# Exploratory Data Analysis (EDA) on Titanic Dataset

This notebook performs **Task 2: EDA** on the Titanic dataset using Python libraries.  
We'll generate summary statistics, visualizations, and identify patterns in the data.


In [None]:

import pandas as pd
import matplotlib.pyplot as plt
import seaborn as sns

# Load dataset
file_path = "Titanic-Dataset.csv"
titanic_df = pd.read_csv(file_path)

titanic_df.head()


In [None]:

# Dataset info
titanic_df.info()


In [None]:

# Summary statistics
titanic_df.describe(include="all")


In [None]:

# Histograms for numeric features
titanic_df.hist(bins=20, figsize=(14, 10))
plt.suptitle("Histograms of Numeric Features")
plt.show()


In [None]:

# Boxplots for numeric features
plt.figure(figsize=(14, 8))
titanic_df[["Age", "Fare", "SibSp", "Parch"]].boxplot()
plt.title("Boxplots of Numeric Features")
plt.show()


In [None]:

# Correlation heatmap
plt.figure(figsize=(10, 6))
sns.heatmap(titanic_df.corr(numeric_only=True), annot=True, cmap="coolwarm")
plt.title("Correlation Heatmap of Numeric Features")
plt.show()



## 📈 Insights

- **Class & Survival:** Higher-class passengers (Pclass 1) had higher survival chances.  
- **Gender:** Females survived at a much higher rate than males.  
- **Fare:** Passengers paying higher fares were more likely to survive.  
- **Age:** Younger children had relatively better survival chances.  
- **Missing Data:** Age, Cabin, and Embarked columns have missing values.

---



## 🎤 Interview Questions & Answers

**1. What is the purpose of EDA?**  
EDA helps us understand the dataset by summarizing its key characteristics, spotting missing values, detecting anomalies, and identifying patterns that can guide feature engineering and model building.
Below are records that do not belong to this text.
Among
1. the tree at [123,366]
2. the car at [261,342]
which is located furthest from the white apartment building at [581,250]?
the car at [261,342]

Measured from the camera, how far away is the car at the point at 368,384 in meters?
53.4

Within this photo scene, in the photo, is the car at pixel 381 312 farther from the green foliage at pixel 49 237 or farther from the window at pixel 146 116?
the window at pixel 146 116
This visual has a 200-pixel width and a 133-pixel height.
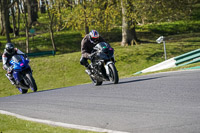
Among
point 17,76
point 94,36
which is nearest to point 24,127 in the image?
point 94,36

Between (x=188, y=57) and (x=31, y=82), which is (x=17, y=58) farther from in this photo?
(x=188, y=57)

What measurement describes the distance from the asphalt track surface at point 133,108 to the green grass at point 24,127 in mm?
460

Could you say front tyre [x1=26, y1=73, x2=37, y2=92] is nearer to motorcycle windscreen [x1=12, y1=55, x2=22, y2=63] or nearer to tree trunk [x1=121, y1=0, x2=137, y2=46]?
motorcycle windscreen [x1=12, y1=55, x2=22, y2=63]

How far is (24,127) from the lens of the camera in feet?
21.8

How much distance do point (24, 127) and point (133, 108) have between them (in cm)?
217

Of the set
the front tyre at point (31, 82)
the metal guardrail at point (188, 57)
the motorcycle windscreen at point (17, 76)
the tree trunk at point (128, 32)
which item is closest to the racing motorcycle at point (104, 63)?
the front tyre at point (31, 82)

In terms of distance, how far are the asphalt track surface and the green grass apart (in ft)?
1.51

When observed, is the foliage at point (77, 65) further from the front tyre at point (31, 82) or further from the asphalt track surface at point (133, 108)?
the asphalt track surface at point (133, 108)

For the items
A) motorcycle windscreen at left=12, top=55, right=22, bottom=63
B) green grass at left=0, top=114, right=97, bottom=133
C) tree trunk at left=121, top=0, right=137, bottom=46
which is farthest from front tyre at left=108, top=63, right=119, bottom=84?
tree trunk at left=121, top=0, right=137, bottom=46

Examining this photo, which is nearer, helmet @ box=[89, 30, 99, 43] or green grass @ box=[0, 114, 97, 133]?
green grass @ box=[0, 114, 97, 133]

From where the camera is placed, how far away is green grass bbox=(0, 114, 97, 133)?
20.3 feet

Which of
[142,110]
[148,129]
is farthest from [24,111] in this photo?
[148,129]

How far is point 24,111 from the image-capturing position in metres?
8.48

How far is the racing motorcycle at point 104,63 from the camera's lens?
38.4 feet
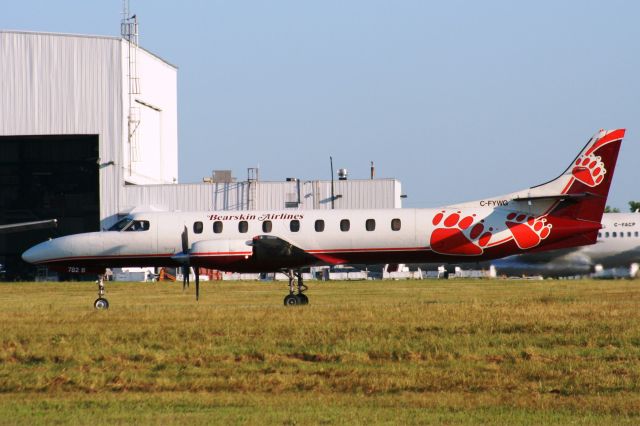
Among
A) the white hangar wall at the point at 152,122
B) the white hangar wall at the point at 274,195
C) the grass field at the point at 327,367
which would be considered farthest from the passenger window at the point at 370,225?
the white hangar wall at the point at 274,195

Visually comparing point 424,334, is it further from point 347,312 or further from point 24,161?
point 24,161

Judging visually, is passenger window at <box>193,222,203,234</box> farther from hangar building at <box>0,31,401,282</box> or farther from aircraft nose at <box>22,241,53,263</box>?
hangar building at <box>0,31,401,282</box>

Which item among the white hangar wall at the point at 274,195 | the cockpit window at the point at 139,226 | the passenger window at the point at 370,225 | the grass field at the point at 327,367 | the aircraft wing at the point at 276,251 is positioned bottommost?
the grass field at the point at 327,367

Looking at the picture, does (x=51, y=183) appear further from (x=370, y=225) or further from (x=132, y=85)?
(x=370, y=225)

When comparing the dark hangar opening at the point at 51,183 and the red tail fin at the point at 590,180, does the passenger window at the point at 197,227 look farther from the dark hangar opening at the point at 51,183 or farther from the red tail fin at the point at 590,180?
the dark hangar opening at the point at 51,183

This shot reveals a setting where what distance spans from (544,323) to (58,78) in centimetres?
5997

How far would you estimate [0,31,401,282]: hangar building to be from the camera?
79.4 m

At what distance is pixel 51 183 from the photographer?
84750 millimetres

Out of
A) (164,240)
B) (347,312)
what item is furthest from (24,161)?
(347,312)

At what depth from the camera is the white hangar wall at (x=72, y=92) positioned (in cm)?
7925

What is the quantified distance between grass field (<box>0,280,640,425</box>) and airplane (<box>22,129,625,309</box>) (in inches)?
237

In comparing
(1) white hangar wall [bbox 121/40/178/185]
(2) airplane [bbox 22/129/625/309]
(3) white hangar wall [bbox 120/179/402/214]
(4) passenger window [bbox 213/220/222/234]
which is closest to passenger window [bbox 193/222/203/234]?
(2) airplane [bbox 22/129/625/309]

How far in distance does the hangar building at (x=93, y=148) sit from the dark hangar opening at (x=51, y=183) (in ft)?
0.25

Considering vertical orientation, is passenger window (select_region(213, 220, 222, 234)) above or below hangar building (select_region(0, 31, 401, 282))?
below
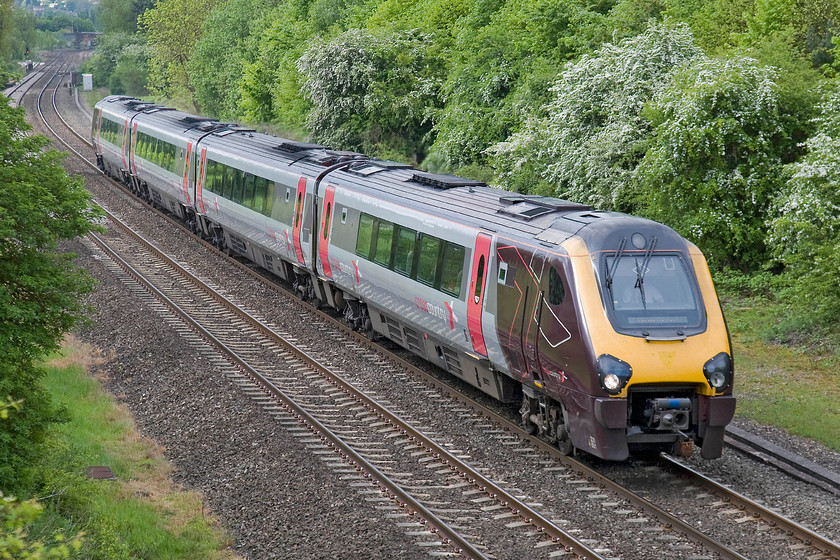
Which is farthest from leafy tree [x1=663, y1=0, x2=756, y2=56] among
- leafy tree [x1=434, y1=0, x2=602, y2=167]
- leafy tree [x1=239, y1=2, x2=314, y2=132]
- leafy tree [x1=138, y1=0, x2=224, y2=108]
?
leafy tree [x1=138, y1=0, x2=224, y2=108]

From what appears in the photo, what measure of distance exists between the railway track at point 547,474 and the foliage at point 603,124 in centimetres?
968

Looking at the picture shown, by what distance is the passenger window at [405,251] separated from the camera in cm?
1505

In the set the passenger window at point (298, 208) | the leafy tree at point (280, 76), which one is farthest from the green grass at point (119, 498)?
the leafy tree at point (280, 76)

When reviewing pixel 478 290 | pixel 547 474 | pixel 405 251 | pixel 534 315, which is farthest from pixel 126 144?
pixel 547 474

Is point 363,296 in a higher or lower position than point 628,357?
lower

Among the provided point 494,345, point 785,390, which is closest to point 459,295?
point 494,345

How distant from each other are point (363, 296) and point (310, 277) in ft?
10.6

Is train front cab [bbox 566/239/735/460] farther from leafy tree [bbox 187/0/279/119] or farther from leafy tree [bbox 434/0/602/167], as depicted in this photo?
leafy tree [bbox 187/0/279/119]

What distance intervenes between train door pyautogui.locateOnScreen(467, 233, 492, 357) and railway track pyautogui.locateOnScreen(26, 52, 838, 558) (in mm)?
1076

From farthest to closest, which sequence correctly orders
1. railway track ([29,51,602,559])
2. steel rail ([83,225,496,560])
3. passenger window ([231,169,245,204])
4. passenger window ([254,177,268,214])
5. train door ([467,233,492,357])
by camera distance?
passenger window ([231,169,245,204]) < passenger window ([254,177,268,214]) < train door ([467,233,492,357]) < railway track ([29,51,602,559]) < steel rail ([83,225,496,560])

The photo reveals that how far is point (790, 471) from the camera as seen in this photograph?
37.5 feet

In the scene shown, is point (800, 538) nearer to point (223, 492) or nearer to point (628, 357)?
point (628, 357)

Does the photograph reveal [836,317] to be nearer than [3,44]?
Yes

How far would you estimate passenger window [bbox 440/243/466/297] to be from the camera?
1361 cm
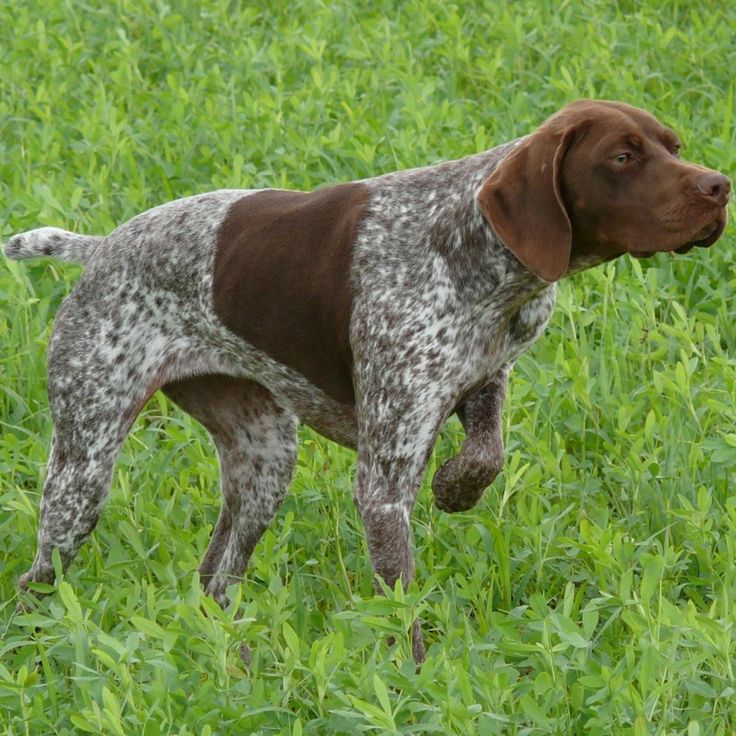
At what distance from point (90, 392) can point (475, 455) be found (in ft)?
3.91

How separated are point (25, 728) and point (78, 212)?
366 centimetres

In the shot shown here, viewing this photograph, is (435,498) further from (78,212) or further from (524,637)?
(78,212)

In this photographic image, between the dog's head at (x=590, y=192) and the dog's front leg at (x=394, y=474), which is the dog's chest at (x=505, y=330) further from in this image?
the dog's head at (x=590, y=192)

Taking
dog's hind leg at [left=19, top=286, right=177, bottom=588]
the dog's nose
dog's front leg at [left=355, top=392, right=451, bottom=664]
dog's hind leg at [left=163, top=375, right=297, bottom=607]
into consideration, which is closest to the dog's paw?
dog's front leg at [left=355, top=392, right=451, bottom=664]

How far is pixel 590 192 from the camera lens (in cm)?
463

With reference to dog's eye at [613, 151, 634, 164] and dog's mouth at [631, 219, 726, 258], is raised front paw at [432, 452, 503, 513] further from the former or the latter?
dog's eye at [613, 151, 634, 164]

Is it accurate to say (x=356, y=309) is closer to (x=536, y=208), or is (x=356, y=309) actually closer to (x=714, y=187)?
(x=536, y=208)

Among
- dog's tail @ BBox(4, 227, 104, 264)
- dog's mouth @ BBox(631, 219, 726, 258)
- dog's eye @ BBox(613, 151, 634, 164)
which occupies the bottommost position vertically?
dog's tail @ BBox(4, 227, 104, 264)

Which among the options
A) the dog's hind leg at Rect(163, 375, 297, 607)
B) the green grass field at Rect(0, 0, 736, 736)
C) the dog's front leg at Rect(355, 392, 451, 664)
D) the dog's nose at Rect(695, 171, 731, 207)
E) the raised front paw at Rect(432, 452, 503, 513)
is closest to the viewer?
the green grass field at Rect(0, 0, 736, 736)

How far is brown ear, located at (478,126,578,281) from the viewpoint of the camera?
4.60 metres

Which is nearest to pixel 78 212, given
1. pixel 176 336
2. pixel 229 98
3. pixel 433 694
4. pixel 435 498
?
pixel 229 98

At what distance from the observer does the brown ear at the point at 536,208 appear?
460cm

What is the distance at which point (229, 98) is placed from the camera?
9.16 meters

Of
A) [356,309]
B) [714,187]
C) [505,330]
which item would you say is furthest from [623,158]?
[356,309]
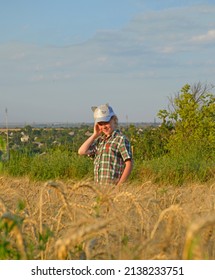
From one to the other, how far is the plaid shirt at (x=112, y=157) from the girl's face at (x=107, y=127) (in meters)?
0.04

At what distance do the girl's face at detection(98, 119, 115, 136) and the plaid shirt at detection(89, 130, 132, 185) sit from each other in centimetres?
4

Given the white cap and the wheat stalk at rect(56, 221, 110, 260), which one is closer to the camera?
the wheat stalk at rect(56, 221, 110, 260)

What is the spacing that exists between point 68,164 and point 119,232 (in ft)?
27.4

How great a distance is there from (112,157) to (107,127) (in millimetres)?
267

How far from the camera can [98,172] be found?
5.46 m

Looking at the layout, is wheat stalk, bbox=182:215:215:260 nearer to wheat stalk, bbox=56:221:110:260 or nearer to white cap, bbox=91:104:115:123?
wheat stalk, bbox=56:221:110:260

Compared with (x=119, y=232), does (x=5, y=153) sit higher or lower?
higher

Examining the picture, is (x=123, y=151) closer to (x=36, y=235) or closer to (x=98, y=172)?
(x=98, y=172)

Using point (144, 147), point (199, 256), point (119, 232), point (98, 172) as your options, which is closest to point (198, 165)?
point (144, 147)

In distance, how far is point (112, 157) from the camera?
17.7 feet

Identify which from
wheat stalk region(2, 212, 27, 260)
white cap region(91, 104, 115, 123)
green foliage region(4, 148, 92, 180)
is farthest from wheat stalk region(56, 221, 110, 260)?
green foliage region(4, 148, 92, 180)

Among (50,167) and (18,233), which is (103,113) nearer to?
(18,233)

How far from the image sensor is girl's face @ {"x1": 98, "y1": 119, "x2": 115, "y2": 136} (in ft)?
17.6

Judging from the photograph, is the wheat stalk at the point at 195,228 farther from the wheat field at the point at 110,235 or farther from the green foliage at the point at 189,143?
the green foliage at the point at 189,143
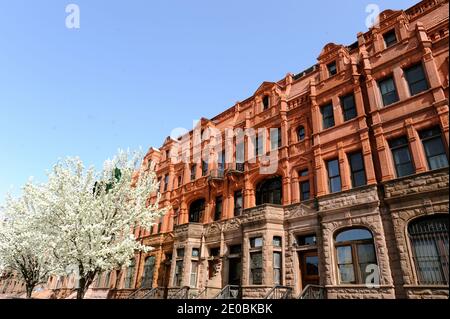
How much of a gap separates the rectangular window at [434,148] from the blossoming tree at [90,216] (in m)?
14.5

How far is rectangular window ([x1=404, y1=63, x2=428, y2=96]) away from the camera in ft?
47.4

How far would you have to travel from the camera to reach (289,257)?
53.3ft

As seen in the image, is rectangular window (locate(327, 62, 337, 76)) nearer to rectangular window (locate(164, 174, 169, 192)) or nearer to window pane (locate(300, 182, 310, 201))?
window pane (locate(300, 182, 310, 201))

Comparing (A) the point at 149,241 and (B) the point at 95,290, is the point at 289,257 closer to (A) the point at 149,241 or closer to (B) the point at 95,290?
(A) the point at 149,241

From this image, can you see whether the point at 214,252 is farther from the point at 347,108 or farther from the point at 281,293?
the point at 347,108

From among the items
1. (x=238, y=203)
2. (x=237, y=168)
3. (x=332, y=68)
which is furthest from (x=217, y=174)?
(x=332, y=68)

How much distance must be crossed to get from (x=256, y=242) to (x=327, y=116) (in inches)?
346

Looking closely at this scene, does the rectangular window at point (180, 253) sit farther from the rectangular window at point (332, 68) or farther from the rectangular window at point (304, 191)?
the rectangular window at point (332, 68)

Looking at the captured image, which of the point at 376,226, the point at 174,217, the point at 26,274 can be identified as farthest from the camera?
the point at 174,217
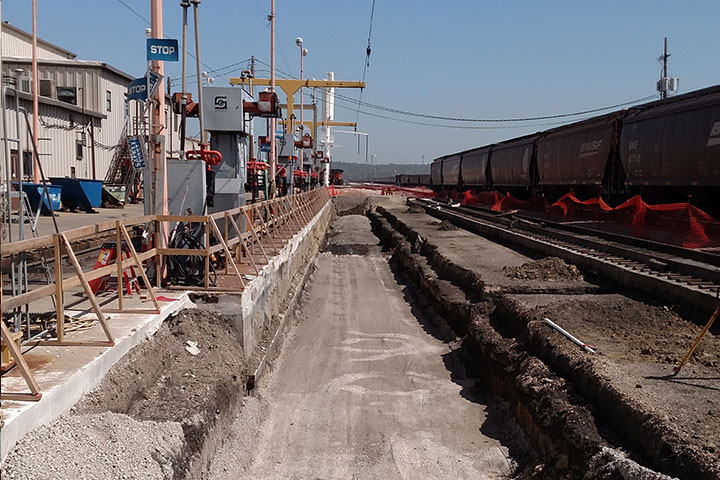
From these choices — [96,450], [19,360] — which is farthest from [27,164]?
[96,450]

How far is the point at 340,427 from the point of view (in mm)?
→ 7973

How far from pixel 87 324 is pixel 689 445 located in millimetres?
5421

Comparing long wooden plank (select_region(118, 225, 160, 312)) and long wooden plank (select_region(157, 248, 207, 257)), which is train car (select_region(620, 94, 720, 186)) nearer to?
long wooden plank (select_region(157, 248, 207, 257))

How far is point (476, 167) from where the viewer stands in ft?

**2. How do boxplots help in understanding a dataset?**  
Boxplots show the data distribution, median, quartiles, and outliers. They are useful for detecting skewness and extreme values.

**3. What is correlation and why is it useful?**  
Correlation measures the relationship between two variables. It is useful in identifying redundant features (high correlation) or strong predictors of the target.

**4. How do you detect skewness in data?**  
By checking histograms, calculating skewness values, or observing asymmetry in boxplots.

**5. What is multicollinearity?**  
It occurs when independent variables are highly correlated with each other, which can distort model coefficients and reduce interpretability.

**6. What tools do you use for EDA?**  
Commonly: Pandas, NumPy, Matplotlib, Seaborn, Plotly. For large datasets: Spark or Dask.

**7. Can you explain a time when EDA helped you find a problem?**  
(Example) In Titanic data, EDA revealed many missing values in `Cabin`. This insight helps decide whether to drop the column or engineer new features from it.

**8. What is the role of visualization in ML?**  
Visualization makes patterns clear, highlights anomalies, and helps in communicating insights effectively to both technical and non-technical audiences.